Daily Summary – June 7, 2021 - Small Caps Lead Again

So, I was on conference calls almost the entire day, and as a result I am way behind, so this was a bit hurried.  Sorry for any typos or missed content.

The back and forth between large and small caps continued with small caps taking the lead, with the RUT up 1.4%, Naz half percent, NDX quarter percent, and SPX finishing just in the red. 

Style box reflects this as well as a bias to growth today again (was on Friday also). 



Which apparently we should expect as growth has done well after large outflows like we noted on Friday.

And JPM says "the next leg higher is likely upon us."


Major Market Technicals

Nothing really to note here other than RUT continues to look very good technically and with today's push moved over the April highs to the highest close since mid-March.

SPX Sector Flag

As would be expected, SPX sector flag much weaker today with four green (ten on Friday) and none up over 1% (RE was close though up nine tenths).  Only one down more than 1% though (materials) but clear profit taking on cyclicals which took the bottom four spots.



SPX Sector Technicals

Not much to note on the sector charts.  RE and comm's hit ATH's.  RE is looking exceedingly overbought.  Noted on Friday, but tech sector technicals (XLK) continue to look very good.  Materials on the other hand looking the other way.
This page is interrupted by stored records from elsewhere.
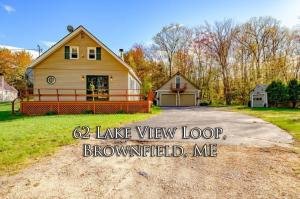 62 Lake View Loop, Brownfield, ME 04010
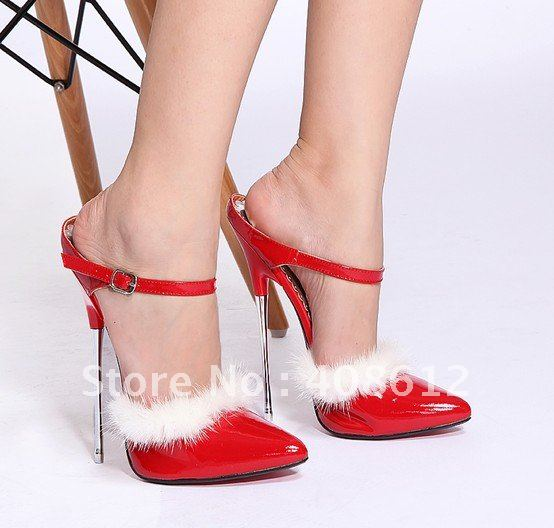 e599d71f4f06 Shoes feathers red high heel shoes patenl leather women shoes 16cm Thin  Heels sandals size 36-43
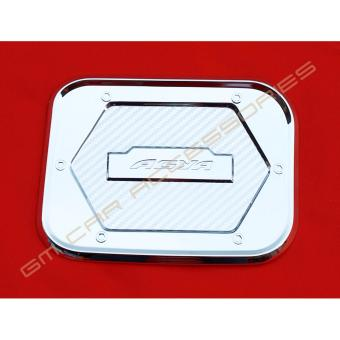 Harga GM Cover Tank Chrome Agya Model Elegant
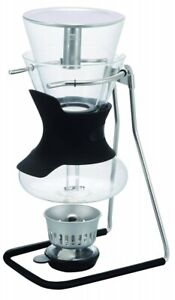 HARIO SCA-5 Coffee Syphon Maker Sommelier 5cup Model 600ml Fast Shipping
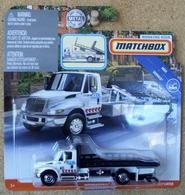 International durastar 4400 flatbed transporter model trucks adcafa7e aa2b 4d7e 9111 bda5135146cb medium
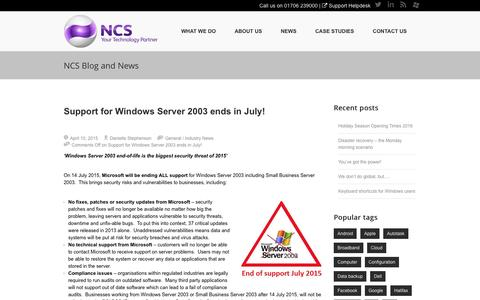 Screenshot of Support Page ncs-support.co.uk - Support for Windows Server 2003 ends in July! • NCS Support Services Ltd,NCS Support Services Ltd, - captured Dec. 19, 2016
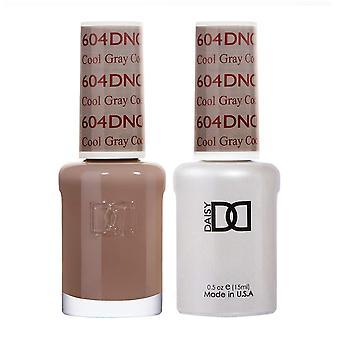 DND Duo Gel & Nail Polish Set - Cool Gray 604 - 2x15ml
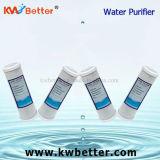 Cartucho del purificador del agua del CTO con el cartucho de filtro del suavizador de agua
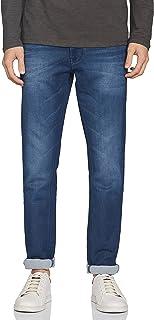 Lawman Mens Jeans Skinny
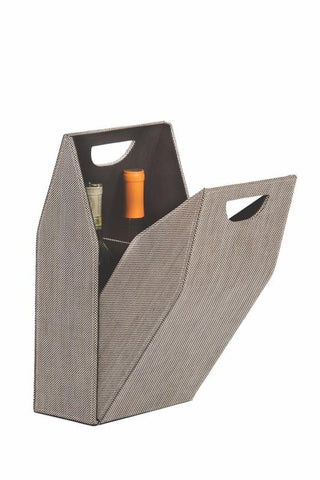 Double Wine Bottle Box - Tweed
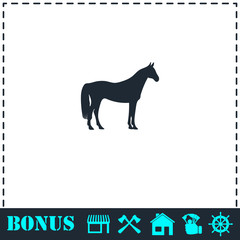 Horse icon flat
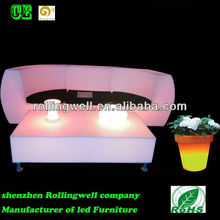 led party table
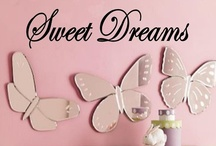 Sweet Dreams / Beautiful Bedrooms I'd love to sleep and dream in .... / by Sammie .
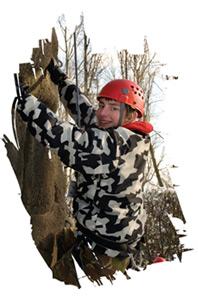 Scouts Wintercamp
Here were the Bespoke sector trends coming in to today.



Subsectors

Bios light up after Biogen approval (noted below) with XBI up 4.62% and IBB up 3.44%.  Retail also up over 1% while transp, semi's, and homebuilders all were red. 

Breadth

Breadth was a positive today with 58% of volume positive NYSE and 77% on Naz.  Those are very solid numbers given SPX was down and Naz was only up half percent.  Issues not bad either at 54 and 62% respectively. Good stuff.

Commodities/Currencies/Bonds

Bonds - 10-yr yield up a touch to 1.569%.

Dollar - Weak again today falling below the 20-DMA and the 90 level.  Starting to really rethink my prediction that we were headed for a test of the 91 level.

VIX - Closed unchanged 16.42.

Crude - Took a couple of shots at $70 today (WTI), actually touching it early on, but ended up falling back to close basically flat at 69.22.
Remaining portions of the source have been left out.